Heureux comme Doc avec des frites au vinaigre et du pudding chômeur à l’érable

Par Michaël Lachance
Publié le 14 septembre 2017
Nature morte à la ligne jaune, Patricia Bufe

Doc s’est mis à boire en décembre 1988. Un soir de pleine lune, il neigeait encore à cette époque. Il a décidé d’en finir avec le sérieux, comme ça, du jour au lendemain, 26 onces de Whisky malté en main. Il pieutait chez Ostende, sa grand-mère paternelle. Sa profession de chirurgien ne le passionnait plus. La musique trop belle non plus. D’autant qu’il a en aversion les conventions.

Cela explique peut-être le nombre de ses séjours en prison et mille autres internements pour goûter les plaisirs et la chaleur du personnel soignant. Il ne feignait jamais longtemps la folie, son subterfuge ne déjouant pas même le proposé au stationnement des hôpitaux psychiatriques.

Je relate certaines anecdotes d’après des témoignages insatisfaisants. Il faut savoir que je n’avais pas encore passé le cap des dix ans lorsqu’on fit grand cas chez nous de Doc. Il incarnait à cheval une sorte d’idéal prosaïque et de dédain bourgeois.

On le dépeignait avec plaisir dans les soirées de cuisine comme un gros bourru sentimental avec le génie d’un Paolo Noël ou d’un Donald Lautrec. Geignard et acariâtre, on disait de sa personnalité qu’elle portait l’aura de La Corriveau et l’aigreur de René Simard. Sale type pour certains, on l’invitait dans les meilleures cuisines de la province.

J’ai souvenir d’une rencontre en 1997 à Expo Québec. Il m’a peint une soirée chez Jeanne Benoît à écouter René Lecavalier à la radio. Par un samedi soir monotone de février, il me racontait sa savoureuse soirée à raisonner avec la cheffe sur la vie en région tout en pourléchant ses babines de morceaux fournis d’écureuils frits à l’ancienne. J’ai ri. Les témoignages concernant Doc feraient les annales d’une patrie entière. Je vous l’écris.

N’en demeure pas moins qu’il savait amuser la galerie par sa déprime contagieuse. Lorsque je le vis pour une première fois, on m’avait si souvent conté ses exploits que je ne savais pas me contenir d’excitation. Il est entré en passant carrément au travers de la moustiquaire de la cuisine d’été, étant sans doute trop encombré par les gars du voisinage qui tenaient à lui soutirer une histoire ou quelques bières, va savoir.

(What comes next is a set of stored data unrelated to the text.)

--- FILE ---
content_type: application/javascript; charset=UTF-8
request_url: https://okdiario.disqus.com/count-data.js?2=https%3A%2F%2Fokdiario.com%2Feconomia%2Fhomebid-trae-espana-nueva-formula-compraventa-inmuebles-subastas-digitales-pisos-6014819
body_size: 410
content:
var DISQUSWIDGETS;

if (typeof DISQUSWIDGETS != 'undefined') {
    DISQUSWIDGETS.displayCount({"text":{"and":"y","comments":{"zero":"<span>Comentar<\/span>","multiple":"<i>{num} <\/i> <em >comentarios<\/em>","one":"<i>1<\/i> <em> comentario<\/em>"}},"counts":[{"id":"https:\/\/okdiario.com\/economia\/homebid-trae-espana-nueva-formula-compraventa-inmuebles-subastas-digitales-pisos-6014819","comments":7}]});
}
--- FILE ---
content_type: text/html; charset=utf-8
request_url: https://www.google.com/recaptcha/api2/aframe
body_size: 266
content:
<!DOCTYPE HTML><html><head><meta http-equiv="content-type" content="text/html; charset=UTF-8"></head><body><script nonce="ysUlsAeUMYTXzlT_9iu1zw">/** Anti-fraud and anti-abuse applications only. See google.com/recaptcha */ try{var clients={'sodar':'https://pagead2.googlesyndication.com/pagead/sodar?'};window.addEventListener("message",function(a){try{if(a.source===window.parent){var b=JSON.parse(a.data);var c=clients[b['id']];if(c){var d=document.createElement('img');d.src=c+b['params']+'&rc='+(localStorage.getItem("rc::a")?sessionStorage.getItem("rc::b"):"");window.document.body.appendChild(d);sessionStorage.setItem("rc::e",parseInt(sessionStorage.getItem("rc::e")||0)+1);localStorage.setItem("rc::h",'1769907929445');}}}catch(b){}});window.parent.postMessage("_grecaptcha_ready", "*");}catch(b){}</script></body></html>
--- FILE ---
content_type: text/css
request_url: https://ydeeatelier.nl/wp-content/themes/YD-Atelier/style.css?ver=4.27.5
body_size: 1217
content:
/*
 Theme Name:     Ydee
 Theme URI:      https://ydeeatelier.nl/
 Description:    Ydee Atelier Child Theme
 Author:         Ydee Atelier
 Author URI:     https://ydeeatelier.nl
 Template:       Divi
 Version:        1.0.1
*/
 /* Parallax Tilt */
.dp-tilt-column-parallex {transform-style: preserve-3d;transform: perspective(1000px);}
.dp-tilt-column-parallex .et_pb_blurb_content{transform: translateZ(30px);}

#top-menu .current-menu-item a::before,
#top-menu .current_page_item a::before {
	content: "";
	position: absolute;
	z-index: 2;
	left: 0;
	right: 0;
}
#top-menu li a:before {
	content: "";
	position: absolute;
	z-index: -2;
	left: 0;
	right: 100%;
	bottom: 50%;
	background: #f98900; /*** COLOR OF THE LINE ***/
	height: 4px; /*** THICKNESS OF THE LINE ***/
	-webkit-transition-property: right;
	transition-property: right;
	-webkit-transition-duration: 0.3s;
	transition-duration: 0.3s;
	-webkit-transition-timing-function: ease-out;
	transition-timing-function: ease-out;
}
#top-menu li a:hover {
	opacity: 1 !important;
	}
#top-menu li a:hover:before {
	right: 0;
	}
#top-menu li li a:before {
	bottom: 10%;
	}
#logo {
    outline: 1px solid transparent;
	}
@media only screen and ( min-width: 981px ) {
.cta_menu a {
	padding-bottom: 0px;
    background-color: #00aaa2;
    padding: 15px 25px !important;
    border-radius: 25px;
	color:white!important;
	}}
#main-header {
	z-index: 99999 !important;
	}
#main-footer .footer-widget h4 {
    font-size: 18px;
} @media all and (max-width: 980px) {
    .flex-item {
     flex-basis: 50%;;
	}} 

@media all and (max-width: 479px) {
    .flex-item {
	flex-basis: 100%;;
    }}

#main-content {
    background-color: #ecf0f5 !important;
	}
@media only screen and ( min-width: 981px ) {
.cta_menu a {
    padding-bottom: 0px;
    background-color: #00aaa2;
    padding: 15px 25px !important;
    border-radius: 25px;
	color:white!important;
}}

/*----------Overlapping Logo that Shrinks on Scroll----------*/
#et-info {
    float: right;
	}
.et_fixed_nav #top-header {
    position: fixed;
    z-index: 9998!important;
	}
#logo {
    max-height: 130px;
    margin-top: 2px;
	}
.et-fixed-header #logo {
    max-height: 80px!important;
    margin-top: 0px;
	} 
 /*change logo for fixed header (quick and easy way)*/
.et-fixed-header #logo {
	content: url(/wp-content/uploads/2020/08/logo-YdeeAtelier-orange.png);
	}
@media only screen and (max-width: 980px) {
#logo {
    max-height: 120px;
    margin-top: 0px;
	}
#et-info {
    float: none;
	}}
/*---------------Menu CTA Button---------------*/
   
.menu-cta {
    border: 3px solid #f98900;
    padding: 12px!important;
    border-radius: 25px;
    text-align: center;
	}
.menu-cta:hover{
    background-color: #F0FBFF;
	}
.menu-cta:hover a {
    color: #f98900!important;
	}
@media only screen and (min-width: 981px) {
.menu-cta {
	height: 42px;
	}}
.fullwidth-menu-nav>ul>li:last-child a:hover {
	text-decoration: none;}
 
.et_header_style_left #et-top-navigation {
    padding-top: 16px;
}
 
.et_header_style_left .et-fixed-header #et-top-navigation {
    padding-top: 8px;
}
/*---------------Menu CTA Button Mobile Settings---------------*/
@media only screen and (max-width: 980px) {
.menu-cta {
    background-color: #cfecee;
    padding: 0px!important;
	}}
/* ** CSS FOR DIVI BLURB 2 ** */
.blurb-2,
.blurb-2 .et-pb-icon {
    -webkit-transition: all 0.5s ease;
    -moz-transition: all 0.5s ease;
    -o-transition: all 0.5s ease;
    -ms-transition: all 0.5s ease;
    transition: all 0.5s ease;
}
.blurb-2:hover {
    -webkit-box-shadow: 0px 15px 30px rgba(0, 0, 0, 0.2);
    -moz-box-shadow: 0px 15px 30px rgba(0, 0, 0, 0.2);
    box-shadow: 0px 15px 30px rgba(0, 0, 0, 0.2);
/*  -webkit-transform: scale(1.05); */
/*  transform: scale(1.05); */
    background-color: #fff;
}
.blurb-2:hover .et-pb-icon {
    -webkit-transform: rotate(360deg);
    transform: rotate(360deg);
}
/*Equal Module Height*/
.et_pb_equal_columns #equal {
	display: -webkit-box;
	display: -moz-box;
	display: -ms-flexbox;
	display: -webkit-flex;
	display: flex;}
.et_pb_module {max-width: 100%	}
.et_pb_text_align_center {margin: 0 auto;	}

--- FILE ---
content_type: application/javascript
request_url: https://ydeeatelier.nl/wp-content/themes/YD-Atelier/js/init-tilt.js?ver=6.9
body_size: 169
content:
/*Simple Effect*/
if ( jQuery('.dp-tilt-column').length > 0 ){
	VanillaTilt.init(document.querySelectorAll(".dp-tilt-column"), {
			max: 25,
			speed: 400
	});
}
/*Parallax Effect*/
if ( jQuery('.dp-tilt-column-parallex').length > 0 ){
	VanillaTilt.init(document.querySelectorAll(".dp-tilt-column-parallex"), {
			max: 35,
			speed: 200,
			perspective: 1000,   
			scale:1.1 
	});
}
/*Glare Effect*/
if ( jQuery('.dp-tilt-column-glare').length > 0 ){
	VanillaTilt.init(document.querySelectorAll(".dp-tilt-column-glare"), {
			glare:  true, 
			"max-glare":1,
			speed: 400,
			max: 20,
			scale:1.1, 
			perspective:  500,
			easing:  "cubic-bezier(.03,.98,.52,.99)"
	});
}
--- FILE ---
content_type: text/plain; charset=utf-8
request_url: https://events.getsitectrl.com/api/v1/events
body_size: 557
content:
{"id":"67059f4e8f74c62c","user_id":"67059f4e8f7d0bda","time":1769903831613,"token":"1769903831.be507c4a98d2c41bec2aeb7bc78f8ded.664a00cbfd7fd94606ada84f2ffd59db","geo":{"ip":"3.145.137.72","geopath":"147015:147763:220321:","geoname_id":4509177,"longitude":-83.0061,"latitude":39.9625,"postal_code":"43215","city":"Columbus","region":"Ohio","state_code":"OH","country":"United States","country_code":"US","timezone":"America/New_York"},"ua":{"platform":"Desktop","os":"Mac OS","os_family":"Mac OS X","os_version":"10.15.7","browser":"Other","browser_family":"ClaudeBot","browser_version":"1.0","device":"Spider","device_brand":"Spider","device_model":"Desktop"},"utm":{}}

Il a pénétré chez nous comme un marin confondant la Côte Est du Gibraltar avec une Côte de bœuf sud-ouest de chez Girard. On aimait le voir plaisanter sur l’anatomie humaine comme sur ses travers de justice. Je ne sais plus à combien s’élevaient ses dettes, mais il aurait pu devenir un président américain ou un magnat des médias tellement il y avait des zéros sur son compte.

Je raconte ma passion pour Doc car, la semaine dernière, enjambant des travaux de réfections sur la rue Couillard, il tomba raide au fond d’un trou d’homme. On mit près de deux jours à l’en sortir, il piaulait comme un mineur chilien au fond d’une mine avec un cellulaire sans réseau. Il s’est malheureusement brisé deux vertèbres et la jambe droite en tombant. Ajoutez que ces deux jours de sobriété forcée ont transformé notre personnage ubuesque. Depuis une semaine qu’il est sobre. Il a repris du collier, auscultant le repas des infortunés en CHSLDCIUSSCHUCHULPENSIONSENATORIUM du Québec. Il compte chaque calorie dans les repas avec une furieuse manie qui a fait naître l’Association pour la dignité des repas. J’ai même lu dernièrement dans un commentaire Facebook qu’il suggérait dans une pension un régime à base de castors de Portneuf au four et de la fricassée d’écureuils séchés sur des cordes à linge de Michel Tremblay. Quel personnage ! Pis encore !

Avec plus de détails mythologiques, je vous fendrai des nouvelles de Doc dans les mois à venir. D’ici là, les dons pour l’Association pour la dignité des repas sont recueillis au CHSLD des Cerfs flottants, 1010 avenue du Colisée. Faire les chèques au nom de Doc ou laisser l’argent — de préférence — dans une boîte mise à cette disposition dans l’entrée de la porte arrière. Il faut sonner et glisser l’enveloppe.